*Directions*.
Please retype all of the material below, line for line, keeping every character unchanged.

*The records*.

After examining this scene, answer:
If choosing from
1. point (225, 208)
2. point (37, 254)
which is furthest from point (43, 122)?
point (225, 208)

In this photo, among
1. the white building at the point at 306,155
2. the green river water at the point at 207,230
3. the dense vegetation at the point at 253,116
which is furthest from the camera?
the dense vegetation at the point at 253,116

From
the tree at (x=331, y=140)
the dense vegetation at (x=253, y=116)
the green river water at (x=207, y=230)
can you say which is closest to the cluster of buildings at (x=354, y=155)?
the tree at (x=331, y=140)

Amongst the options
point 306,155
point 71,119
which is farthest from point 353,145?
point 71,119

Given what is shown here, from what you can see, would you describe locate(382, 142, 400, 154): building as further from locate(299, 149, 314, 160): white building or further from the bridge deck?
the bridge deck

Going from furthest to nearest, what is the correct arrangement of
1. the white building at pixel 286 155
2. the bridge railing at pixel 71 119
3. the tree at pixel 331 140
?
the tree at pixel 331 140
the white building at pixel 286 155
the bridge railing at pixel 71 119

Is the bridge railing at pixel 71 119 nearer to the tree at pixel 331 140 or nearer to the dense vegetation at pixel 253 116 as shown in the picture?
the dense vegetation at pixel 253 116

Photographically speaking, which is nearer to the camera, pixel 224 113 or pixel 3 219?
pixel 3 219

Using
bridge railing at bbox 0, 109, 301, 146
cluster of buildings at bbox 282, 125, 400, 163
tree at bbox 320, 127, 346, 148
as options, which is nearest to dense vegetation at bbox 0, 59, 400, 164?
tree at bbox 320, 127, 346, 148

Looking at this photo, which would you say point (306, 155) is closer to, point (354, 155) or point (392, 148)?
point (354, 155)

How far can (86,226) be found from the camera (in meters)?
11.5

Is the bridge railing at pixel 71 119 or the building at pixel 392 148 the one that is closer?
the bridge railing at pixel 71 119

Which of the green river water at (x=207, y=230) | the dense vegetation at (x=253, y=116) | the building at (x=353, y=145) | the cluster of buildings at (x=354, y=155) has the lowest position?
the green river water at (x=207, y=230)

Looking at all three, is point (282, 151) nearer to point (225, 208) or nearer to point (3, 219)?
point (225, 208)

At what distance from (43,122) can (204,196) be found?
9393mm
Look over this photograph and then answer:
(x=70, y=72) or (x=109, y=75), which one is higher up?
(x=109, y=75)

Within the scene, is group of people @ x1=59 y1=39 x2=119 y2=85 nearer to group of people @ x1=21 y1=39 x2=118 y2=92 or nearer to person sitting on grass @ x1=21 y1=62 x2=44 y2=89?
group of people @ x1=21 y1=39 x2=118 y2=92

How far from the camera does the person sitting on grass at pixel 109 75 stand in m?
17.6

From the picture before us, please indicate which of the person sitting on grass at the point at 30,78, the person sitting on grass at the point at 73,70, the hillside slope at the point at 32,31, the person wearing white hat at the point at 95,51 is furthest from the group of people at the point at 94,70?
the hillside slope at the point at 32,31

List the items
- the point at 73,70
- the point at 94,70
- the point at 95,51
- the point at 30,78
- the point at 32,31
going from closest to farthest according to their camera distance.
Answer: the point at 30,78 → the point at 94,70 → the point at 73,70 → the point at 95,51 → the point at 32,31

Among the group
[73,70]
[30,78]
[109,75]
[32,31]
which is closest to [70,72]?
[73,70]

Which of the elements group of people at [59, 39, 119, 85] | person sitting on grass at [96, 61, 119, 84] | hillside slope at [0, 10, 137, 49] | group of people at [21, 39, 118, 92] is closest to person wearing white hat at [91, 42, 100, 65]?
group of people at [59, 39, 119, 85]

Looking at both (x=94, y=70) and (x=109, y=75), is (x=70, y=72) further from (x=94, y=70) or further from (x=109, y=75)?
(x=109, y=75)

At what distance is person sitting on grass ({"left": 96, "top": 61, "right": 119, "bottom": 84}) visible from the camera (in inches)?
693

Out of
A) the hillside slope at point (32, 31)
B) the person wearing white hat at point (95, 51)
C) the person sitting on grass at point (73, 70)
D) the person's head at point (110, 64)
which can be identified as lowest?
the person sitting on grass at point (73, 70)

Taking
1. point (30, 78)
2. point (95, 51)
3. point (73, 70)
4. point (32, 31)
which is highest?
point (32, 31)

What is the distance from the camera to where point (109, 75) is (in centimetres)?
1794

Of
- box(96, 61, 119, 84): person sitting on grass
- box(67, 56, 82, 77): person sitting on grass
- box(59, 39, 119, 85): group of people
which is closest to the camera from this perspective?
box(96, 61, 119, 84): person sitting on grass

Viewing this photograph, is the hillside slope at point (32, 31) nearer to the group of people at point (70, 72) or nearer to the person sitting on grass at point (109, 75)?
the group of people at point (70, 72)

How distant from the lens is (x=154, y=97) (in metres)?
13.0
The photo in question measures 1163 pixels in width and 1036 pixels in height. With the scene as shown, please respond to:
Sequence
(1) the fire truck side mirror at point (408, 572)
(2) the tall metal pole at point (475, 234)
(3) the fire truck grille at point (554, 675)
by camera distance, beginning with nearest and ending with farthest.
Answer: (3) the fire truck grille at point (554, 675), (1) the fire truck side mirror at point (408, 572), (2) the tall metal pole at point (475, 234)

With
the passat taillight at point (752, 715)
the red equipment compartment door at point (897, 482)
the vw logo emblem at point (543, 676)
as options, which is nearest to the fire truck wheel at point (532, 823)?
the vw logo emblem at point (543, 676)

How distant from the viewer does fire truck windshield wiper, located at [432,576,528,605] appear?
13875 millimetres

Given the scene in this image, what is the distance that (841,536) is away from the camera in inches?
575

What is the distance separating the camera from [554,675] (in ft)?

*Output below*.
After examining this scene, answer:
If choosing from
1. point (225, 208)
2. point (37, 254)
which is furthest from point (43, 122)?
point (225, 208)

In this photo, among
1. the white building at the point at 306,155
2. the green river water at the point at 207,230
3. the dense vegetation at the point at 253,116
which is furthest from the camera?
the dense vegetation at the point at 253,116

From
the tree at (x=331, y=140)
the dense vegetation at (x=253, y=116)
the green river water at (x=207, y=230)
can you say which is closest to the cluster of buildings at (x=354, y=155)?
the tree at (x=331, y=140)

Amongst the options
point 306,155
point 71,119
which is farthest from point 353,145?
point 71,119

Given what is shown here, from what you can see, would you describe locate(382, 142, 400, 154): building as further from locate(299, 149, 314, 160): white building or further from the bridge deck?
the bridge deck

Going from furthest to nearest, what is the correct arrangement of
1. the white building at pixel 286 155
2. the bridge railing at pixel 71 119
3. the tree at pixel 331 140
?
the tree at pixel 331 140
the white building at pixel 286 155
the bridge railing at pixel 71 119

Is the bridge railing at pixel 71 119 nearer to the tree at pixel 331 140 or nearer to the dense vegetation at pixel 253 116 as shown in the picture?
the dense vegetation at pixel 253 116

Photographically speaking, which is nearer to the camera, pixel 224 113 or pixel 3 219?
pixel 3 219

Using
bridge railing at bbox 0, 109, 301, 146
cluster of buildings at bbox 282, 125, 400, 163
tree at bbox 320, 127, 346, 148
as options, which is nearest to dense vegetation at bbox 0, 59, 400, 164?
tree at bbox 320, 127, 346, 148

Looking at this photo, which would you say point (306, 155) is closer to, point (354, 155) or point (392, 148)?
point (354, 155)

How far can (86,226) be found from the camera (in meters)?
11.5

Is the bridge railing at pixel 71 119 or the building at pixel 392 148 the one that is closer?
the bridge railing at pixel 71 119

Which of the green river water at (x=207, y=230) | the dense vegetation at (x=253, y=116) | the building at (x=353, y=145) | the cluster of buildings at (x=354, y=155) has the lowest position?
the green river water at (x=207, y=230)

Looking at all three, is point (282, 151) nearer to point (225, 208) or nearer to point (3, 219)?
point (225, 208)

At what distance from (43,122) can (204,196) be found?
9393mm
Look over this photograph and then answer:
(x=70, y=72) or (x=109, y=75), which one is higher up?
(x=109, y=75)

Within the scene, is group of people @ x1=59 y1=39 x2=119 y2=85 nearer to group of people @ x1=21 y1=39 x2=118 y2=92 or nearer to person sitting on grass @ x1=21 y1=62 x2=44 y2=89?
group of people @ x1=21 y1=39 x2=118 y2=92

How far from the camera does the person sitting on grass at pixel 109 75 stand in m?
17.6

From the picture before us, please indicate which of the person sitting on grass at the point at 30,78, the person sitting on grass at the point at 73,70, the hillside slope at the point at 32,31, the person wearing white hat at the point at 95,51 is furthest from the group of people at the point at 94,70?
the hillside slope at the point at 32,31

List the items
- the point at 73,70
- the point at 94,70
- the point at 95,51
- the point at 30,78
- the point at 32,31
going from closest to farthest according to their camera distance.
Answer: the point at 30,78 → the point at 94,70 → the point at 73,70 → the point at 95,51 → the point at 32,31

Among the group
[73,70]
[30,78]
[109,75]
[32,31]
which is closest to [70,72]?
[73,70]

Which of the elements group of people at [59, 39, 119, 85] | person sitting on grass at [96, 61, 119, 84] | hillside slope at [0, 10, 137, 49] | group of people at [21, 39, 118, 92] is closest to person wearing white hat at [91, 42, 100, 65]?
group of people at [59, 39, 119, 85]

Looking at both (x=94, y=70) and (x=109, y=75), is (x=70, y=72) further from (x=94, y=70) or further from (x=109, y=75)?
(x=109, y=75)

At what distance is person sitting on grass ({"left": 96, "top": 61, "right": 119, "bottom": 84}) visible from the camera (in inches)?
693

Out of
A) the hillside slope at point (32, 31)
B) the person wearing white hat at point (95, 51)
C) the person sitting on grass at point (73, 70)
D) the person's head at point (110, 64)
which can be identified as lowest?
the person sitting on grass at point (73, 70)

Taking
1. point (30, 78)
2. point (95, 51)
3. point (73, 70)
4. point (32, 31)
which is highest?
point (32, 31)

What is the distance from the camera to where point (109, 75) is (in centimetres)?
1794

Of
- box(96, 61, 119, 84): person sitting on grass
- box(67, 56, 82, 77): person sitting on grass
- box(59, 39, 119, 85): group of people
which is closest to the camera from this perspective?
box(96, 61, 119, 84): person sitting on grass

Viewing this photograph, is the hillside slope at point (32, 31) nearer to the group of people at point (70, 72) or nearer to the person sitting on grass at point (109, 75)?
the group of people at point (70, 72)

How distant from the lens is (x=154, y=97) (in metres)?
13.0
The photo in question measures 1163 pixels in width and 1036 pixels in height. With the scene as shown, please respond to:
Sequence
(1) the fire truck side mirror at point (408, 572)
(2) the tall metal pole at point (475, 234)
(3) the fire truck grille at point (554, 675)
by camera distance, beginning with nearest and ending with farthest.
Answer: (3) the fire truck grille at point (554, 675), (1) the fire truck side mirror at point (408, 572), (2) the tall metal pole at point (475, 234)

With
the passat taillight at point (752, 715)
the red equipment compartment door at point (897, 482)
the vw logo emblem at point (543, 676)
as options, which is nearest to the fire truck wheel at point (532, 823)?
the vw logo emblem at point (543, 676)

How distant from the viewer does fire truck windshield wiper, located at [432,576,528,605] appear?
13875 millimetres

Given the scene in this image, what is the distance that (841,536) is away from the camera in inches?
575

What is the distance separating the camera from [554,675] (in ft)?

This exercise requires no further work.